Getting started with Kafka and Node.js - Setup with example
Let's build a pub/sub program using Kafka and Node.js, Kafka is a enterprise level tool for sending messages across the Microservices.
Kafka is generally used for two broad classes of applications:
- Building real-time streaming data pipelines that reliably get data between systems or applications
- Building real-time streaming applications that transform or react to the streams of data
To understand how Kafka does these things, let's dive in and explore Kafka's capabilities from the bottom up.
First a few concepts:
- Kafka is run as a cluster on one or more servers that can span multiple datacenters.
- The Kafka cluster stores streams of records in categories called topics.
- Each record consists of a key, a value, and a timestamp.
Kafka has four core APIs:
- The Producer API allows an application to publish a stream of records to one or more Kafka topics.
- The Consumer API allows an application to subscribe to one or more topics and process the stream of records produced to them.
- The Streams API allows an application to act as a stream processor, consuming an input stream from one or more topics and producing an output stream to one or more output topics, effectively transforming the input streams to output streams.

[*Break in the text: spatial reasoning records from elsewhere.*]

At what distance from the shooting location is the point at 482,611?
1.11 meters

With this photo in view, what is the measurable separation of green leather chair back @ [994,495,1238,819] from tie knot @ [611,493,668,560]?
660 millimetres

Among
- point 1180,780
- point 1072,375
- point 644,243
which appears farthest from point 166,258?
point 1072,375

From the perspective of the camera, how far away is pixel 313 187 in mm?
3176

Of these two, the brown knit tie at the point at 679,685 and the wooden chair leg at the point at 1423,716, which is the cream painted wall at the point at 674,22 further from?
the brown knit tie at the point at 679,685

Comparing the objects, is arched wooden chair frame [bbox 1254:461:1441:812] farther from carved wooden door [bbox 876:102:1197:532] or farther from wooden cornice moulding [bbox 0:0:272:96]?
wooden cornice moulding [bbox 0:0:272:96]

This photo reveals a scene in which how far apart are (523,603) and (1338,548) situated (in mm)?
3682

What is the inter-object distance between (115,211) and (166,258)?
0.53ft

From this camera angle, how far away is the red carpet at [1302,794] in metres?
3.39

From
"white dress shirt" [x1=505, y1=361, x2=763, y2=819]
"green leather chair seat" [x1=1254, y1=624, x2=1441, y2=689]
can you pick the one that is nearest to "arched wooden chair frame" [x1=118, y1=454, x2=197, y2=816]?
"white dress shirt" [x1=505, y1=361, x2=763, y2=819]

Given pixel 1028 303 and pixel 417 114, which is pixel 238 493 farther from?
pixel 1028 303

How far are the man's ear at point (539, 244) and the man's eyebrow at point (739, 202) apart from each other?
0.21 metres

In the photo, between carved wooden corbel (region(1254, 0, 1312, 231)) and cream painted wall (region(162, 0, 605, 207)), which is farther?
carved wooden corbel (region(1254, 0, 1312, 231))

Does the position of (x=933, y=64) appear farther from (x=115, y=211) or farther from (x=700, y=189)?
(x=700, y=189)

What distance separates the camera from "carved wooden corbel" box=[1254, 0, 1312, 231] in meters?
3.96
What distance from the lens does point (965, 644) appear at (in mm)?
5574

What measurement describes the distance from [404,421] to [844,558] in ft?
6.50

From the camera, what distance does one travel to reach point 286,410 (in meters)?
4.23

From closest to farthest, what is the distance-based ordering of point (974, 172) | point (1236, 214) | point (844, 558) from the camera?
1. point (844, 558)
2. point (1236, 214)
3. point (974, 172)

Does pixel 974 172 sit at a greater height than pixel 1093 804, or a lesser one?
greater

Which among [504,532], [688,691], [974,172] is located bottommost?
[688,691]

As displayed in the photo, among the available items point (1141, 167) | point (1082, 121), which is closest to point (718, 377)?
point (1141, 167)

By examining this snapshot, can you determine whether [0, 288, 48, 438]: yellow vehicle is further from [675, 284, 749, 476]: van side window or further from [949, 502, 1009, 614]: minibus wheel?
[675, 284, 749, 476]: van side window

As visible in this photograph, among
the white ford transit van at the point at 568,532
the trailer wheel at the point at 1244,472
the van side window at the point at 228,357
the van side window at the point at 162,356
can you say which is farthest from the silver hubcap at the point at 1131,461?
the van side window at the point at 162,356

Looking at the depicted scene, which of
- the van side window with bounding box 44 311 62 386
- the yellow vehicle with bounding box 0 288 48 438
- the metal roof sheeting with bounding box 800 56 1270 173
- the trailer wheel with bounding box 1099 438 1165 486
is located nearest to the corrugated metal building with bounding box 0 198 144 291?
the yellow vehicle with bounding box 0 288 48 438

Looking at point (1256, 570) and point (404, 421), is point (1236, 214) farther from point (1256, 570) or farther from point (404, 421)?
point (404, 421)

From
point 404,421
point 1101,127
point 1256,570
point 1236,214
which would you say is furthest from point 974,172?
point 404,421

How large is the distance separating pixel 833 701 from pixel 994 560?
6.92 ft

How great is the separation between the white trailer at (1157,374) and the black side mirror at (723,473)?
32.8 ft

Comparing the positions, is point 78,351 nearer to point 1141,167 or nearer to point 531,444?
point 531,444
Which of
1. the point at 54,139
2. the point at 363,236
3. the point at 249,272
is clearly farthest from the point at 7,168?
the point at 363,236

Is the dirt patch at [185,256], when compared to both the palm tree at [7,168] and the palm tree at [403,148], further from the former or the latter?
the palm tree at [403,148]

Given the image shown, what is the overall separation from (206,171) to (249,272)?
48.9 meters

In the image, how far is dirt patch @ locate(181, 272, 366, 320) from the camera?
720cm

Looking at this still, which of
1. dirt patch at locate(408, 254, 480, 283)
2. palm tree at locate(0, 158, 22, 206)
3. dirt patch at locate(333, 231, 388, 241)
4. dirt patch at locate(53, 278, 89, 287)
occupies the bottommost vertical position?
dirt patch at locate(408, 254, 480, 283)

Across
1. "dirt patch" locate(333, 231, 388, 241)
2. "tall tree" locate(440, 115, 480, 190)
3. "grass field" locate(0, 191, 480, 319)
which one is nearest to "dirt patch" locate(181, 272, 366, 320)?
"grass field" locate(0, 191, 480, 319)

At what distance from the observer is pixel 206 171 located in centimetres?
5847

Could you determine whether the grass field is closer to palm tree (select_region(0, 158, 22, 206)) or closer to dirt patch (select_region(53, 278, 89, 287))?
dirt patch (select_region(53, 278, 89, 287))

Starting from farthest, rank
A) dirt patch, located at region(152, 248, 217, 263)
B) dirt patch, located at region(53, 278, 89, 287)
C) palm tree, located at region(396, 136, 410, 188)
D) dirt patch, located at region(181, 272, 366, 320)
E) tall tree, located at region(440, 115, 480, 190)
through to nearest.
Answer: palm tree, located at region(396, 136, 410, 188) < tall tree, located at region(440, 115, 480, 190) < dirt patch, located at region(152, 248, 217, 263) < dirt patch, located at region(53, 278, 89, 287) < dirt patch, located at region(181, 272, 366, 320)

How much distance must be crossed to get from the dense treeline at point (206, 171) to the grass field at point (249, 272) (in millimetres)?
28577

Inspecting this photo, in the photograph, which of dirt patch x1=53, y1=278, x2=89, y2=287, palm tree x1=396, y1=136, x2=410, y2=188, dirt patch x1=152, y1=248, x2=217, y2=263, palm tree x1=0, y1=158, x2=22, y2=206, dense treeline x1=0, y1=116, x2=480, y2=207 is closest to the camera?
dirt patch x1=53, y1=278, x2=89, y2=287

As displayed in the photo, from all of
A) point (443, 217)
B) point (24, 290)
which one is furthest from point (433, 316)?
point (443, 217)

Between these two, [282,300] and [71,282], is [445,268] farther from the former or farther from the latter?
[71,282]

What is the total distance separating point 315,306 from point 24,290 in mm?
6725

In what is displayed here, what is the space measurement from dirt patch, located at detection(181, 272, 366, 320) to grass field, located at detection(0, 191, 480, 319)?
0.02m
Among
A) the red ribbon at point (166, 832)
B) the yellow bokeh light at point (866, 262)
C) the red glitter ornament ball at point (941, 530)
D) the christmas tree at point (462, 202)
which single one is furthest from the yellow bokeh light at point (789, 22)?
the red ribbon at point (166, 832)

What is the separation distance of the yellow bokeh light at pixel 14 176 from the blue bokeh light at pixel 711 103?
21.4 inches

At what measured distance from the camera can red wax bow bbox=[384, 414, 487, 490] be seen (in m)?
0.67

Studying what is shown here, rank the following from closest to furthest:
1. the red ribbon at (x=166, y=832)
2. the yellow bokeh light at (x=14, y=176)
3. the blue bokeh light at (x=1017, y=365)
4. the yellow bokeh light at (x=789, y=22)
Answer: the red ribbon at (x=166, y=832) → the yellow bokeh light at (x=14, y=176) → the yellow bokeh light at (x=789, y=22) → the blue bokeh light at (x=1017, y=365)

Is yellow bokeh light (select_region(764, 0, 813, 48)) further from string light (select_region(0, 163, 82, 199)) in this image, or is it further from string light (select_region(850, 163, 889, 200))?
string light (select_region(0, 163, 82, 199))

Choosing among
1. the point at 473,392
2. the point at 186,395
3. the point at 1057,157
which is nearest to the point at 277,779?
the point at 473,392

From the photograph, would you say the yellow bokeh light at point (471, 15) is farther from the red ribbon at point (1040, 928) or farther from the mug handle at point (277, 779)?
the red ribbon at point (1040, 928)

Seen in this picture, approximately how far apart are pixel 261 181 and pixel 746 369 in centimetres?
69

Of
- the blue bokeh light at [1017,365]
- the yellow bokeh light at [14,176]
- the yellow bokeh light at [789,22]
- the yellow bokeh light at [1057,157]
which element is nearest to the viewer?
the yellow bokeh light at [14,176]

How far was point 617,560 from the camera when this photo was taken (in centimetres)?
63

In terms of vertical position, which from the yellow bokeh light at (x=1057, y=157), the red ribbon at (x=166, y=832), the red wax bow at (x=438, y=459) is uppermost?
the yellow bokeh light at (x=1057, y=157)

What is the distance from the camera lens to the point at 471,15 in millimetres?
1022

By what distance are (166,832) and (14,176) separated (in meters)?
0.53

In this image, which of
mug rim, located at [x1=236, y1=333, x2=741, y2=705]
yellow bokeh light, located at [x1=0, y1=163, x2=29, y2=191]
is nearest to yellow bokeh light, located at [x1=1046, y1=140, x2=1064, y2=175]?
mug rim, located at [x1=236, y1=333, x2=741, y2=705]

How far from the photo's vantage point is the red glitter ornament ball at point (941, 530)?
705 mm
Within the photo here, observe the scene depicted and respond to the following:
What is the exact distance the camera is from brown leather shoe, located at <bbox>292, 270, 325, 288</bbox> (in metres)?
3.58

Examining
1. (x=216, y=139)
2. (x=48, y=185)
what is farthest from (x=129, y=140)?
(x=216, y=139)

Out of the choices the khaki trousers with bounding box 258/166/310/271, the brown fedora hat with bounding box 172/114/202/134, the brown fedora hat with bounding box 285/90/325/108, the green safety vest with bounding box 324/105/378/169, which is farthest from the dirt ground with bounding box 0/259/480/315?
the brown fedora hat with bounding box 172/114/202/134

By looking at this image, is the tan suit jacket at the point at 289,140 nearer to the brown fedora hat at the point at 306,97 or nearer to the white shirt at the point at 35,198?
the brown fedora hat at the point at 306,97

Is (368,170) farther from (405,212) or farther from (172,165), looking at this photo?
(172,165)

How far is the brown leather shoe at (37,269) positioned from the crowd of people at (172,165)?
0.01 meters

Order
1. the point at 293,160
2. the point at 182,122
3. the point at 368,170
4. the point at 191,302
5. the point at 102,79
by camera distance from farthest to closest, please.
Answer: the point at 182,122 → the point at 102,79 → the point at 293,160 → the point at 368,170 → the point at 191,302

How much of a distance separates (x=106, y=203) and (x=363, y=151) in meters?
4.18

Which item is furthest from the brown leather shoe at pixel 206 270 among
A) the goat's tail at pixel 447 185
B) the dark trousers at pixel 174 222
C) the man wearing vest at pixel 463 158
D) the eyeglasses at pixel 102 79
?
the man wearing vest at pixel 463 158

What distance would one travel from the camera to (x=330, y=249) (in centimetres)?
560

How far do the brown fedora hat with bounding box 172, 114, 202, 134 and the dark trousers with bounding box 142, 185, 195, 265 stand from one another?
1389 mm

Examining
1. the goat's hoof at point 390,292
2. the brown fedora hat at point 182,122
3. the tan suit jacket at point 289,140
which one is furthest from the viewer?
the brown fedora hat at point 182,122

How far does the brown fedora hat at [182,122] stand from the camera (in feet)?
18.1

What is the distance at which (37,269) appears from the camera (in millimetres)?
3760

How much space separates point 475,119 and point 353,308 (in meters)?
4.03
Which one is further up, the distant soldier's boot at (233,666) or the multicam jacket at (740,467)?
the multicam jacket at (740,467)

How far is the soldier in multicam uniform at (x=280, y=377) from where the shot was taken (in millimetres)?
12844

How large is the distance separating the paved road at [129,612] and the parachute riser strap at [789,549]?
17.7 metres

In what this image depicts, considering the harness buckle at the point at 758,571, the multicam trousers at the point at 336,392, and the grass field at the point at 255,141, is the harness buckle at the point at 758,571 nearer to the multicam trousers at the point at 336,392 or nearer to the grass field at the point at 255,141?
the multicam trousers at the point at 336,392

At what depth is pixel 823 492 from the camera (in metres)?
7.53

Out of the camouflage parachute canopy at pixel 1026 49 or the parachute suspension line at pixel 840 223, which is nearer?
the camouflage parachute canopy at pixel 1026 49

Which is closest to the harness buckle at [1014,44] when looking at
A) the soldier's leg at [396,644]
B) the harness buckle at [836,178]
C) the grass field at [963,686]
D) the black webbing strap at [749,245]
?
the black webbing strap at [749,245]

- The Connector API allows building and running reusable producers or consumers that connect Kafka topics to existing applications or data systems. For example, a connector to a relational database might capture every change to a table.
In this example we use Producer and consumer API's.
Before we started lets setup the project folder and dependencies
Kafka single node setup
On a single machine, a 3 broker kafka instance is at best the minimum, for a hassle-free working. Also, replication factor is set to 2.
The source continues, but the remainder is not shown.